The dialogue is rapid-fire, so much so that it leaves bullet holes. And as Eric goes across town in his ridiculous car -- with the world coming to him in the form of business meetings, sexual liaisons and even doctor's appointments in the back of the limo -- we realize that Eric is the epitome of modern capitalism. The titans who make our world are small, broken people. And, interestingly enough, if you're casting for a dead-eyed shark wreathed in unearned privilege, Pattinson turns out to be a pretty good choice.
The film looks better than many of Cronenberg's recent efforts -- clean but not clinical, even if Cronenberg still seems more comfortable on a soundstage than in the world, and even as the process-shots where the world outside flickers by while inside the limo have the sterile flatness of a "driving" sequence in "North by Northwest." And as Eric talks to his head of info-security (a wiry, wired, Jay Baruschel) and his wife (the beautiful, blank Sarah Gadon) and others, the conversations spin out to cover the terrifying and the trivial, the blunt and the banal, from nothing to everything and back again. (I kept thinking of the meeting between Lawrence Harvey and Janet Leigh in "The Manchurian Candidate," whose first conversation on the train is both meaningless and incredibly important; every conversation here plays like that.) Like "Videodrome" did for television, "Cosmopolis" looks at capitalism and big business as consensual hallucinations that are hardly consensual, and definitely real.

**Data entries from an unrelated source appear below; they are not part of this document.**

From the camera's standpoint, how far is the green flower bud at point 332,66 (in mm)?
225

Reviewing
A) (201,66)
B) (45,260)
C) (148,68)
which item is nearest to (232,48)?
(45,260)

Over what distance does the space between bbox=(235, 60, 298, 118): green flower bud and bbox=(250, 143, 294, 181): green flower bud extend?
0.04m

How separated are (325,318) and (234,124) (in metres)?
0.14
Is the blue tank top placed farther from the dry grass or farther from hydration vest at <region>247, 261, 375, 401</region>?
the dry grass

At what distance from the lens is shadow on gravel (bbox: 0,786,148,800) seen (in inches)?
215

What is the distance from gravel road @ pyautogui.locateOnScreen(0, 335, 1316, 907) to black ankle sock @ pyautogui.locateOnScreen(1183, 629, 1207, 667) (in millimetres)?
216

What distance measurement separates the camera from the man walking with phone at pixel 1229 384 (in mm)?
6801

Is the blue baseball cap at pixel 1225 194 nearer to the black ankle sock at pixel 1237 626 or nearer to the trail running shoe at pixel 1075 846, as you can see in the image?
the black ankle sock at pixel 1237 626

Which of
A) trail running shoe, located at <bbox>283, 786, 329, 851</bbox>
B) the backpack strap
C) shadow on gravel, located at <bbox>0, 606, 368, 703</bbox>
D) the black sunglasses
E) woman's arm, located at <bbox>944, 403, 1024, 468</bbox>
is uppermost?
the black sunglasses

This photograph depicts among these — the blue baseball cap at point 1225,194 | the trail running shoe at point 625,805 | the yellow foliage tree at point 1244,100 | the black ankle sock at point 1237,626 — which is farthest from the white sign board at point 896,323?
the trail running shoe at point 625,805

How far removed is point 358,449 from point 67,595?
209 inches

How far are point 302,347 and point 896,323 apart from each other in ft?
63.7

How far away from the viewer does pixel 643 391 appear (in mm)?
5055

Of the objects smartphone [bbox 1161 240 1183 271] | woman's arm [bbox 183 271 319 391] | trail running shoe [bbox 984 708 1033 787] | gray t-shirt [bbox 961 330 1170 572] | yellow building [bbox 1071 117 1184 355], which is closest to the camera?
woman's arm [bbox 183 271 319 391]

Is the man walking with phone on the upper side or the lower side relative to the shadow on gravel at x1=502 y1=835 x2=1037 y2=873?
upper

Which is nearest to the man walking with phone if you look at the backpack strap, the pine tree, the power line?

Eric drives into a protest right out of the Occupy Wall Street movement, while managing the collapse of the global financial markets, even though the book was published in 2003, demonstrating that either DeLillio is very smart or we are very dumb.
There are other cast members who do an excellent idea of wrapping their heads around DeLillo's big ideas and Cronenberg's indirect dialogue -- Juliette Binoche and Samantha Morton, Mathieu Almaric and Paul Giamatti -- and the music, by Metric, supplies the right kind of spiky, sensuous unease for a man driven across town and driven to self-destruction. The film's cynicism is both majestic and well-earned; at one point, Eric notes "… nobody hates the rich ... everybody thinks they're ten seconds away from being rich." A chilly, crisp and crystal-shard sharp satire of our money-crazed world, "Cosmopolis" takes us on a limo ride through the collapse of modern society: We're not behind the wheel for this ride, but rest assured, in the end, we're going to have to get out and pay for it.